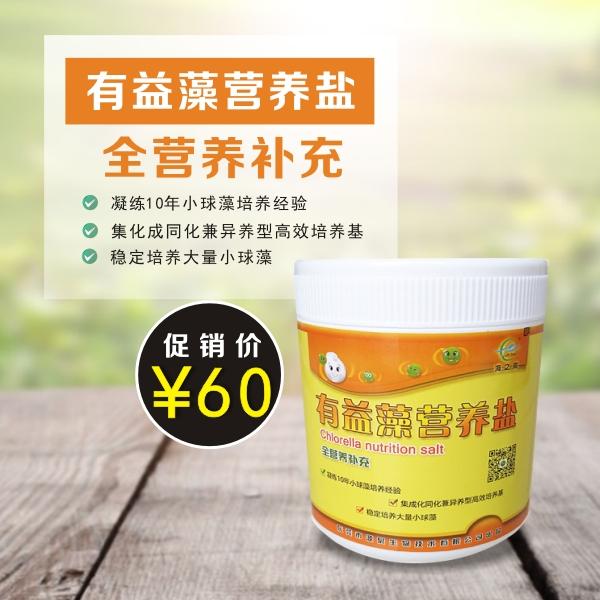 【有益藻营养盐】高效稳定、低成本培养大量小球藻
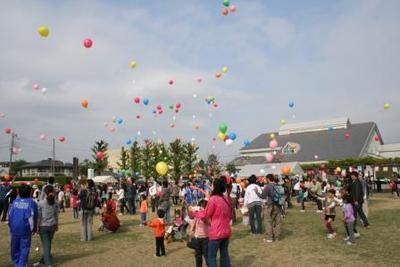 「子どもフェスティバル2012」開催のご案内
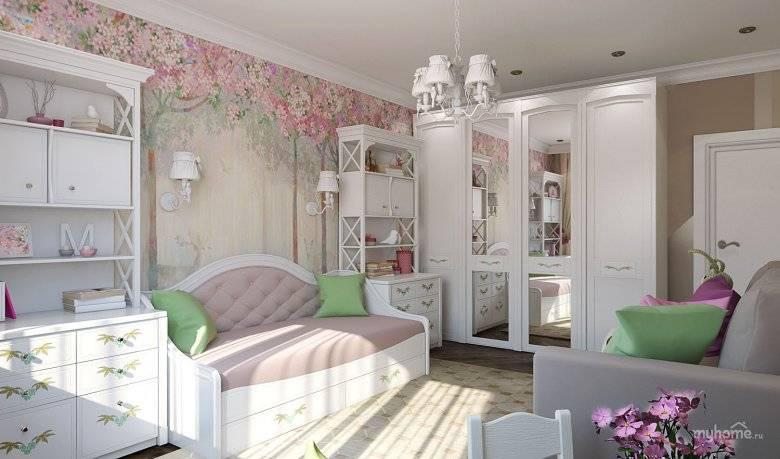 Стоит ли выбирать стиль прованс для дизайнерского оформления детской?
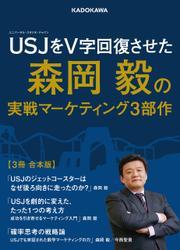 USJをV字回復させた森岡毅の実戦マーケティング3部作【3冊 合本版】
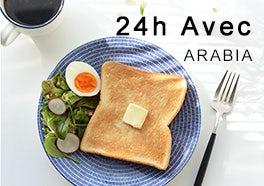 ARABIA/アラビア/24H/Avec/アベックの画像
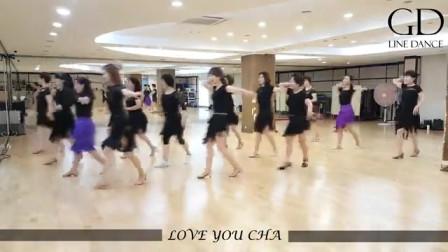 国际排舞《爱你恰恰》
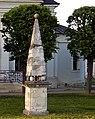 Кусково Обелиск рядом с церковью с колокольней Москва 2019 фото 1.jpg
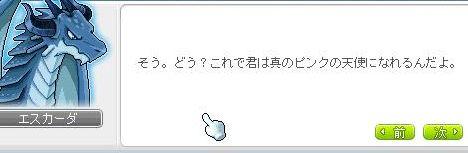 Ange66.jpg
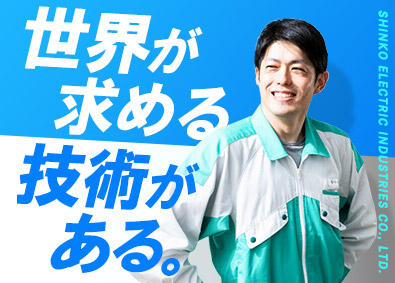 新光電気工業株式会社の画像・写真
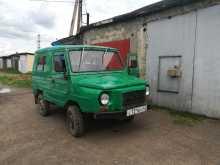 Берёзовский ЛуАЗ 1984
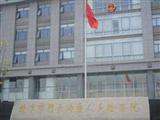 北京市门头沟区人民检察院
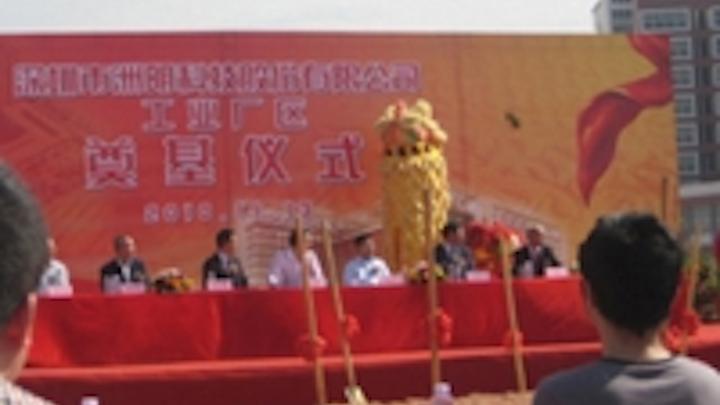 Content Dam Leds En Ugc 2010 11 Unilumin 70 000 Sq M New Industrial Park Foundation Stone Laying Ceremony Leftcolumn Article Thumbnailimage File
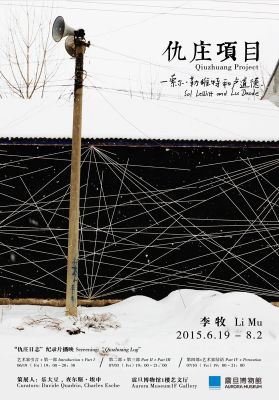 QIUZHUANG PROJECT - SOL LEWITT AND LU DAODE (solo) @ARTLINKART, exhibition poster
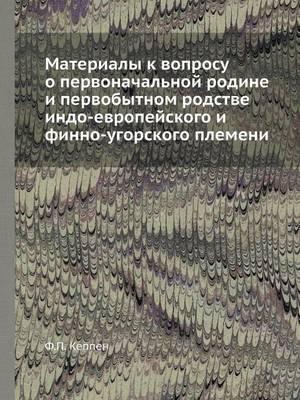 Materialy k voprosu o pervonachal'noj rodine i pervobytnom rodstve indo-evropejskogo i finno-ugorskogo plemeni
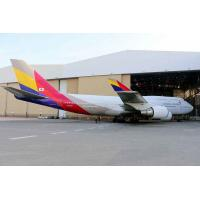 Buy cheap To Hamburg / New York Airport Import Freight Forwarder / Domestic Air Cargo Services from wholesalers
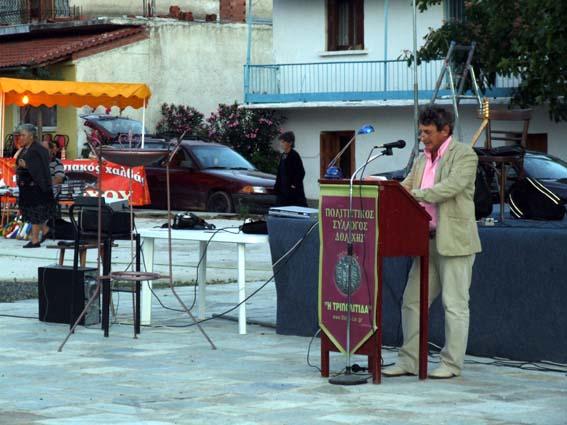 Χρήστος Θεοδωράκης, Πρόεδρος Πολιτιστικού Συλλόγου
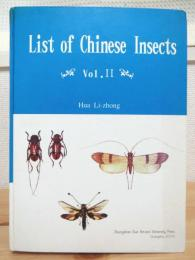 List of Chinese Insects 【Vol.1-2】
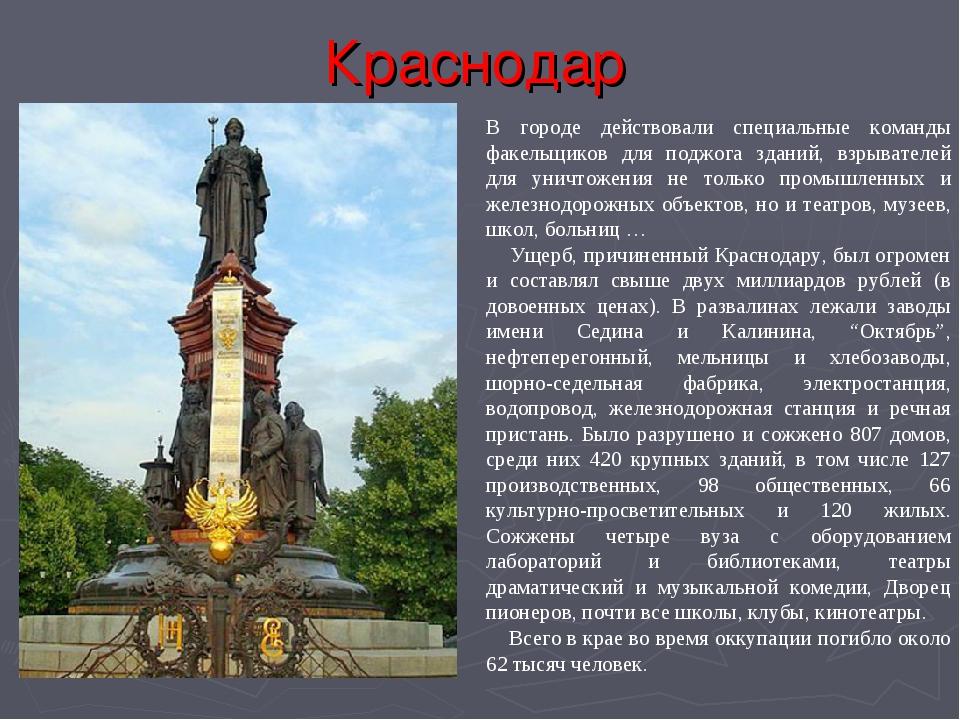 Краснодар В городе действовали специальные команды факельщиков для поджога зд...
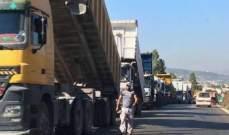 مالكوالشاحنات العمومية في مرفأ بيروت: متضامنون مع الحراك الشعبي
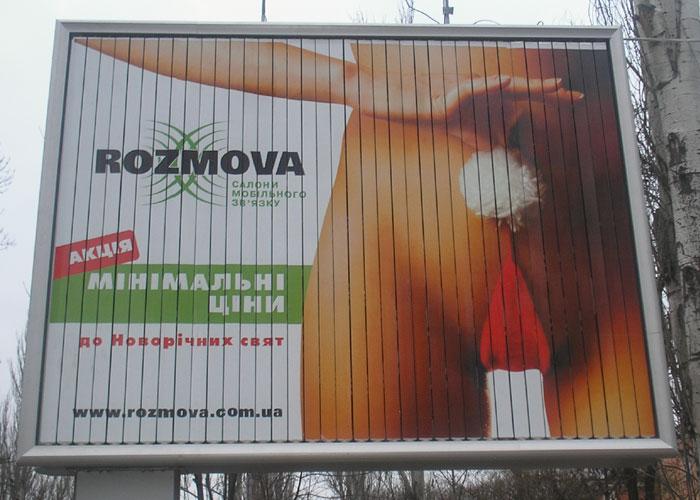 Реклама белорусских товаров фото куда подать рекламу для дизайнера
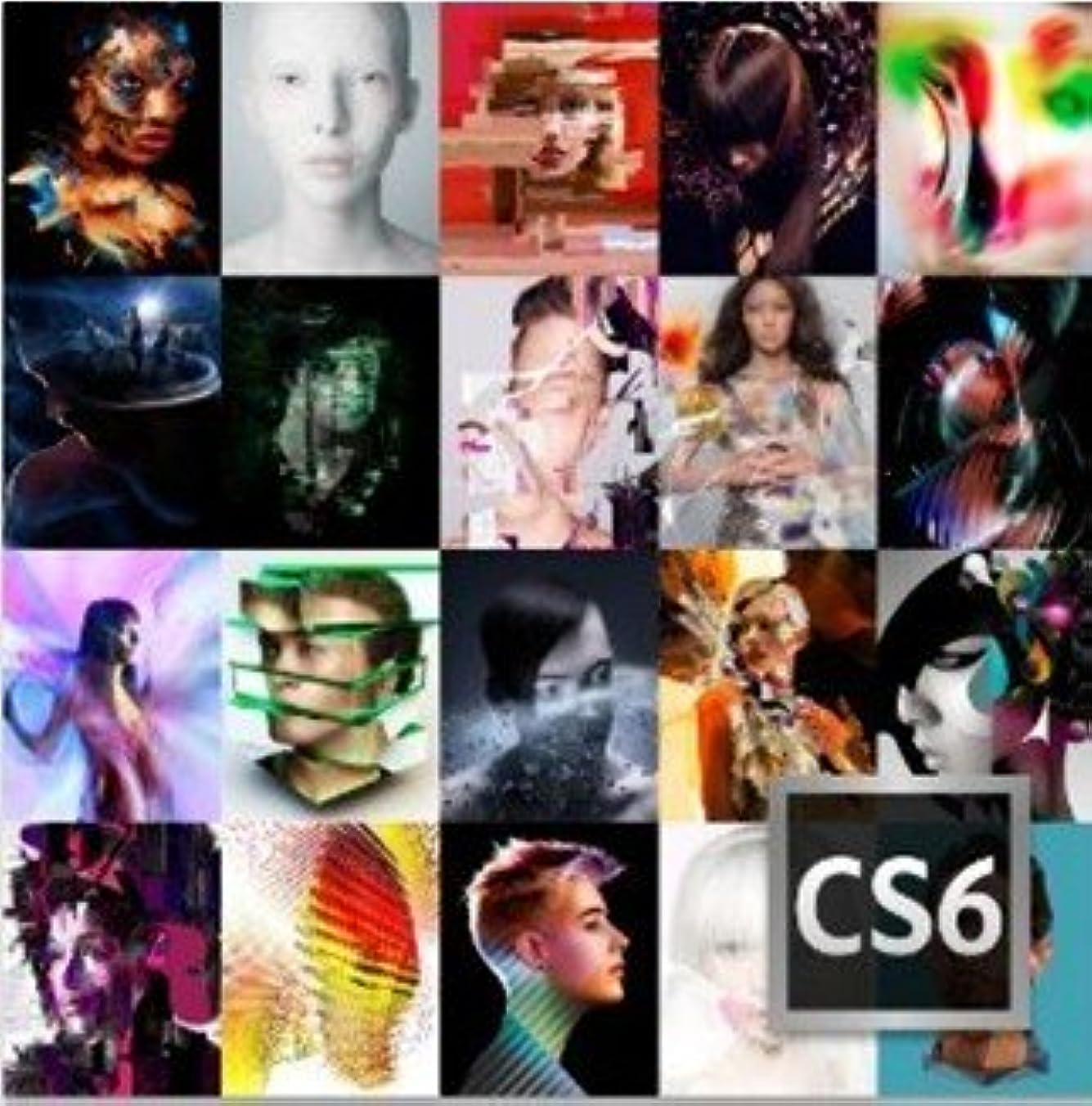 大きなスケールで見ると請求多用途Adobe Creative Suite 6 Master Collection Windows 日本語版 [ダウンロード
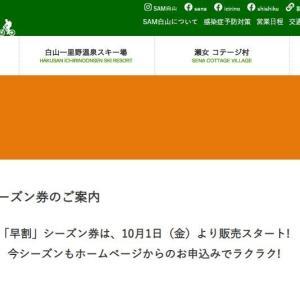 石川県、SAM白山共通シーズン券(一里野温泉・セイモア)10月1日発売開始、30,000円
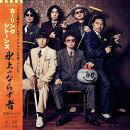 氷上のならず者 (初回限定盤 CD+DVD)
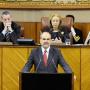 El presidente andaluz, durante el pleno extraordinario en el Parlamento.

::::::::::

Once the pictures are set aside, retype the rest of the listing exactly.

 【有益藻营养盐】高效稳定、低成本培养大量小球藻
 「子どもフェスティバル2012」開催のご案内
 Стоит ли выбирать стиль прованс для дизайнерского оформления детской?
 USJをV字回復させた森岡毅の実戦マーケティング3部作【3冊 合本版】
 ARABIA/アラビア/24H/Avec/アベックの画像
 国际排舞《爱你恰恰》
 Кусково Обелиск рядом с церковью с колокольней Москва 2019 фото 1.jpg
 Ange66.jpg
 新光電気工業株式会社の画像・写真
 Берёзовский ЛуАЗ 1984
 北京市门头沟区人民检察院
 Content Dam Leds En Ugc 2010 11 Unilumin 70 000 Sq M New Industrial Park Foundation Stone Laying Ceremony Leftcolumn Article Thumbnailimage File
 QIUZHUANG PROJECT - SOL LEWITT AND LU DAODE (solo) @ARTLINKART, exhibition poster
 Materialy k voprosu o pervonachal'noj rodine i pervobytnom rodstve indo-evropejskogo i finno-ugorskogo plemeni
 Buy cheap To Hamburg / New York Airport Import Freight Forwarder / Domestic Air Cargo Services from wholesalers
 Χρήστος Θεοδωράκης, Πρόεδρος Πολιτιστικού Συλλόγου
 List of Chinese Insects 【Vol.1-2】
 Краснодар В городе действовали специальные команды факельщиков для поджога зд...
 مالكوالشاحنات العمومية في مرفأ بيروت: متضامنون مع الحراك الشعبي
 Реклама белорусских товаров фото куда подать рекламу для дизайнера
 大きなスケールで見ると請求多用途Adobe Creative Suite 6 Master Collection Windows 日本語版 [ダウンロード
 石川県、SAM白山共通シーズン券(一里野温泉・セイモア)10月1日発売開始、30,000円
 氷上のならず者 (初回限定盤 CD+DVD)
 El presidente andaluz, durante el pleno extraordinario en el Parlamento.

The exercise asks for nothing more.